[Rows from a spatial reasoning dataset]
>> BEGIN
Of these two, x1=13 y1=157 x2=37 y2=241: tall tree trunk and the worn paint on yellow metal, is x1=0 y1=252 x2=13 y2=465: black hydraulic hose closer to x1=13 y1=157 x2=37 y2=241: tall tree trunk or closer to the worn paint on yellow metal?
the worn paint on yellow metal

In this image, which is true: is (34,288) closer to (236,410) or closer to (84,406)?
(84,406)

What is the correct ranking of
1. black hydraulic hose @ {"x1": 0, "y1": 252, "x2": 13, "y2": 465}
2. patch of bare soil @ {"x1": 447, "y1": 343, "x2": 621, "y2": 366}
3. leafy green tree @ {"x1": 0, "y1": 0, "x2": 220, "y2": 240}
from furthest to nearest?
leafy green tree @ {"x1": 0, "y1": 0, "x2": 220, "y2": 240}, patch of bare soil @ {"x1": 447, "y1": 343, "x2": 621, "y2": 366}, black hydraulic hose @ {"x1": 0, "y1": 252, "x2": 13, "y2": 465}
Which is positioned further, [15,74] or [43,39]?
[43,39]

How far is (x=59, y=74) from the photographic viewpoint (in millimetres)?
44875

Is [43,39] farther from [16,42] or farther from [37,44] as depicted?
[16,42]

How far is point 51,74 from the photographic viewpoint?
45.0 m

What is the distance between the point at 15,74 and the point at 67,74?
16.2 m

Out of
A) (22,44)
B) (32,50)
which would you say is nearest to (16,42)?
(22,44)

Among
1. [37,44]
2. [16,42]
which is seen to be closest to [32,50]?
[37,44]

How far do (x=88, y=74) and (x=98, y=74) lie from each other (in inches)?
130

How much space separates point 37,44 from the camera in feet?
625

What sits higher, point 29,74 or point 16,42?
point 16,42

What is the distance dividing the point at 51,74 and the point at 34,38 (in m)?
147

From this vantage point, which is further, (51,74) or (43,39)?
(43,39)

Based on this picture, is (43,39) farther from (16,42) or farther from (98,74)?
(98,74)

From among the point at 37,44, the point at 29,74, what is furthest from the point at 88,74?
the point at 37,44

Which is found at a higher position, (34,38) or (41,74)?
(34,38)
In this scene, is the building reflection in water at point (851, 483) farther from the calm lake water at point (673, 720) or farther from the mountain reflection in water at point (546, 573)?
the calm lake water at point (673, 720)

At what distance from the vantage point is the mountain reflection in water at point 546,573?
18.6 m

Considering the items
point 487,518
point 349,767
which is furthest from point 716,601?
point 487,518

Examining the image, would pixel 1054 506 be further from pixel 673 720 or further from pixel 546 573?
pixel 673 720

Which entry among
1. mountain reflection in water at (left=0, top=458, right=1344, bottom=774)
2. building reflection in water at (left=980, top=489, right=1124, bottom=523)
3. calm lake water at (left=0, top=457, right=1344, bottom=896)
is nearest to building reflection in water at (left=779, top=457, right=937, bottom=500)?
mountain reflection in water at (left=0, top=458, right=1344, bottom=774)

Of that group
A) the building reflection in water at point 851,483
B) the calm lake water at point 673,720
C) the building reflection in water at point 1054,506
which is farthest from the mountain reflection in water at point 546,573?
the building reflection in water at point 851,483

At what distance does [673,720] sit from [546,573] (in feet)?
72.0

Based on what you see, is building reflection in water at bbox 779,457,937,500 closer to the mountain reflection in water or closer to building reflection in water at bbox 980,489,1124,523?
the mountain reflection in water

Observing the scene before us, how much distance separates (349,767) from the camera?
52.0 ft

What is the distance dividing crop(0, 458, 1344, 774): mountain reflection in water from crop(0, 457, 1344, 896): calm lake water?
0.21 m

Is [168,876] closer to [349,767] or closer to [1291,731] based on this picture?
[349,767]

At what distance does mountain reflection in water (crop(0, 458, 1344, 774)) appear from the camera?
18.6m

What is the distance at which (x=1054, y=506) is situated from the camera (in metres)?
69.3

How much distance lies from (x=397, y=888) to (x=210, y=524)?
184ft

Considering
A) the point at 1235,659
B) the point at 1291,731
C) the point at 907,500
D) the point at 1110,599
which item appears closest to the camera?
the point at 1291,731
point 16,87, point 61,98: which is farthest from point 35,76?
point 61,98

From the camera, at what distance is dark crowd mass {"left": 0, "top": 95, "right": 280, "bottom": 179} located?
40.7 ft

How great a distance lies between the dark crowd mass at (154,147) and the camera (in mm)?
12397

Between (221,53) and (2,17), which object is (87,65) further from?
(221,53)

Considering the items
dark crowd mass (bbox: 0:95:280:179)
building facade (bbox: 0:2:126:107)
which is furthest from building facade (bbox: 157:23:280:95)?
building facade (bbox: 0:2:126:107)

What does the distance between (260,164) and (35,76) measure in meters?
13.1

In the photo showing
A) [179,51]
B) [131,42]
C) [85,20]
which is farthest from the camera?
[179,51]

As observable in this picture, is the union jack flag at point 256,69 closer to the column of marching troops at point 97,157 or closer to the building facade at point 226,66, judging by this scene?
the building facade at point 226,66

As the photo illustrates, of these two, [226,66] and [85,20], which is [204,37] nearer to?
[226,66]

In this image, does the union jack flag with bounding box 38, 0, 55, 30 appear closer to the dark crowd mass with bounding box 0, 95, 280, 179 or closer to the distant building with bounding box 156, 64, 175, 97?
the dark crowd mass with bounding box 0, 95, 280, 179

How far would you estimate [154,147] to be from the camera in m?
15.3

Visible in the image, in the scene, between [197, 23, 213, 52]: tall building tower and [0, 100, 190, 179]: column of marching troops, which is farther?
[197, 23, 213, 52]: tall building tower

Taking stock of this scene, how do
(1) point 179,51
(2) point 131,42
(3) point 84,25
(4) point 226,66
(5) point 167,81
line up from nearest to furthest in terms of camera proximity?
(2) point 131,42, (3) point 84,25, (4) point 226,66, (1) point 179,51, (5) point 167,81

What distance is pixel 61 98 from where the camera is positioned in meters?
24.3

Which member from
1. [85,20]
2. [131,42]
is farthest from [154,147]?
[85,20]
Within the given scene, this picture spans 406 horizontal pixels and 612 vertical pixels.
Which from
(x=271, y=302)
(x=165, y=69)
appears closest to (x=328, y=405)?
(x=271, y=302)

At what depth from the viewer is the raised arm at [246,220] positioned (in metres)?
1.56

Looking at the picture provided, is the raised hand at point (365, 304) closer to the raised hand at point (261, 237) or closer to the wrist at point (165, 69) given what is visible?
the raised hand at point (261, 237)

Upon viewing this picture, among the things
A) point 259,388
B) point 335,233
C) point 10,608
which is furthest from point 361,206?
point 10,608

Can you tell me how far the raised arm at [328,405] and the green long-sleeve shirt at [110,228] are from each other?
>> END
## What is asked
Print all of the items above word for word, with no changes.

## Finished answer
Of these two, x1=13 y1=157 x2=37 y2=241: tall tree trunk and the worn paint on yellow metal, is x1=0 y1=252 x2=13 y2=465: black hydraulic hose closer to x1=13 y1=157 x2=37 y2=241: tall tree trunk or closer to the worn paint on yellow metal?
the worn paint on yellow metal

In this image, which is true: is (34,288) closer to (236,410) or closer to (84,406)?
(84,406)

What is the correct ranking of
1. black hydraulic hose @ {"x1": 0, "y1": 252, "x2": 13, "y2": 465}
2. patch of bare soil @ {"x1": 447, "y1": 343, "x2": 621, "y2": 366}
3. leafy green tree @ {"x1": 0, "y1": 0, "x2": 220, "y2": 240}
from furthest to nearest?
leafy green tree @ {"x1": 0, "y1": 0, "x2": 220, "y2": 240}, patch of bare soil @ {"x1": 447, "y1": 343, "x2": 621, "y2": 366}, black hydraulic hose @ {"x1": 0, "y1": 252, "x2": 13, "y2": 465}
Which is positioned further, [15,74] or [43,39]?
[43,39]

How far is (x=59, y=74) from the photographic viewpoint (in millimetres)?
44875

Is [43,39] farther from [16,42] or farther from [37,44] as depicted?
[16,42]

How far is point 51,74 from the photographic viewpoint?
45.0 m

What is the distance between the point at 15,74 and the point at 67,74?
16.2 m

Out of
A) (22,44)
B) (32,50)
which would you say is nearest to (16,42)?
(22,44)

Among
1. [37,44]
2. [16,42]
which is seen to be closest to [32,50]?
[37,44]

How far do (x=88, y=74) and (x=98, y=74) lie from each other (in inches)?
130

How much space separates point 37,44 from the camera in feet?
625

What sits higher, point 29,74 or point 16,42?
point 16,42

What is the distance dividing the point at 51,74 and the point at 34,38 (in m)?
147

From this vantage point, which is further, (51,74) or (43,39)?
(43,39)

Based on this picture, is (43,39) farther from (16,42) or farther from (98,74)?
(98,74)

From among the point at 37,44, the point at 29,74, what is furthest from the point at 88,74?
the point at 37,44

Which is found at a higher position, (34,38) or (41,74)?
(34,38)
In this scene, is the building reflection in water at point (851, 483) farther from the calm lake water at point (673, 720) or farther from the mountain reflection in water at point (546, 573)?
the calm lake water at point (673, 720)

At what distance from the vantage point is the mountain reflection in water at point 546,573?
18.6 m

Considering the items
point 487,518
point 349,767
which is furthest from point 716,601?
point 487,518

Examining the image, would pixel 1054 506 be further from pixel 673 720 or further from pixel 546 573?
pixel 673 720

Which entry among
1. mountain reflection in water at (left=0, top=458, right=1344, bottom=774)
2. building reflection in water at (left=980, top=489, right=1124, bottom=523)
3. calm lake water at (left=0, top=457, right=1344, bottom=896)
is nearest to building reflection in water at (left=779, top=457, right=937, bottom=500)?
mountain reflection in water at (left=0, top=458, right=1344, bottom=774)

Of that group
A) the building reflection in water at point 851,483
B) the calm lake water at point 673,720
C) the building reflection in water at point 1054,506
which is farthest from the mountain reflection in water at point 546,573?
the building reflection in water at point 851,483

At what distance does [673,720] sit from [546,573] (in feet)?
72.0

Based on what you see, is building reflection in water at bbox 779,457,937,500 closer to the mountain reflection in water or closer to building reflection in water at bbox 980,489,1124,523?
the mountain reflection in water

Observing the scene before us, how much distance separates (349,767) from the camera?
52.0 ft

What is the distance dividing crop(0, 458, 1344, 774): mountain reflection in water from crop(0, 457, 1344, 896): calm lake water?
0.21 m

Is [168,876] closer to [349,767] or closer to [1291,731] based on this picture?
[349,767]

At what distance does mountain reflection in water (crop(0, 458, 1344, 774)) appear from the camera?
18.6m

What is the distance at which (x=1054, y=506) is situated from the camera (in metres)?
69.3

How much distance lies from (x=397, y=888) to (x=210, y=524)?
184ft

Considering
A) the point at 1235,659
B) the point at 1291,731
C) the point at 907,500
D) the point at 1110,599
which item appears closest to the camera?
the point at 1291,731
point 16,87, point 61,98: which is farthest from point 35,76?
point 61,98

From the camera, at what distance is dark crowd mass {"left": 0, "top": 95, "right": 280, "bottom": 179} located?
40.7 ft

How great a distance lies between the dark crowd mass at (154,147) and the camera (in mm)?
12397

Between (221,53) and (2,17), which object is (87,65) further from?
(221,53)

Considering the items
dark crowd mass (bbox: 0:95:280:179)
building facade (bbox: 0:2:126:107)
which is furthest from building facade (bbox: 157:23:280:95)?
building facade (bbox: 0:2:126:107)

What does the distance between (260,164) and (35,76) measure in meters?
13.1

In the photo showing
A) [179,51]
B) [131,42]
C) [85,20]
which is farthest from the camera?
[179,51]

As observable in this picture, is the union jack flag at point 256,69 closer to the column of marching troops at point 97,157 or closer to the building facade at point 226,66, judging by this scene?
the building facade at point 226,66

As the photo illustrates, of these two, [226,66] and [85,20], which is [204,37] nearer to?
[226,66]

In this image, does the union jack flag with bounding box 38, 0, 55, 30 appear closer to the dark crowd mass with bounding box 0, 95, 280, 179 or closer to the distant building with bounding box 156, 64, 175, 97?
the dark crowd mass with bounding box 0, 95, 280, 179

How far would you estimate [154,147] to be from the camera in m?
15.3

Visible in the image, in the scene, between [197, 23, 213, 52]: tall building tower and [0, 100, 190, 179]: column of marching troops, which is farther?
[197, 23, 213, 52]: tall building tower

Taking stock of this scene, how do
(1) point 179,51
(2) point 131,42
(3) point 84,25
(4) point 226,66
(5) point 167,81
line up from nearest to furthest in terms of camera proximity?
(2) point 131,42, (3) point 84,25, (4) point 226,66, (1) point 179,51, (5) point 167,81

What distance is pixel 61 98 from where the camera is positioned in meters?
24.3

Which member from
1. [85,20]
2. [131,42]
is farthest from [154,147]?
[85,20]
Within the given scene, this picture spans 406 horizontal pixels and 612 vertical pixels.
Which from
(x=271, y=302)
(x=165, y=69)
appears closest to (x=328, y=405)?
(x=271, y=302)

At what depth from the viewer is the raised arm at [246,220] positioned (in metres)?
1.56

Looking at the picture provided, is the raised hand at point (365, 304) closer to the raised hand at point (261, 237) or closer to the wrist at point (165, 69) given what is visible?
the raised hand at point (261, 237)

Upon viewing this picture, among the things
A) point 259,388
B) point 335,233
C) point 10,608
which is furthest from point 361,206?
point 10,608

Can you tell me how far the raised arm at [328,405] and the green long-sleeve shirt at [110,228] are from each other?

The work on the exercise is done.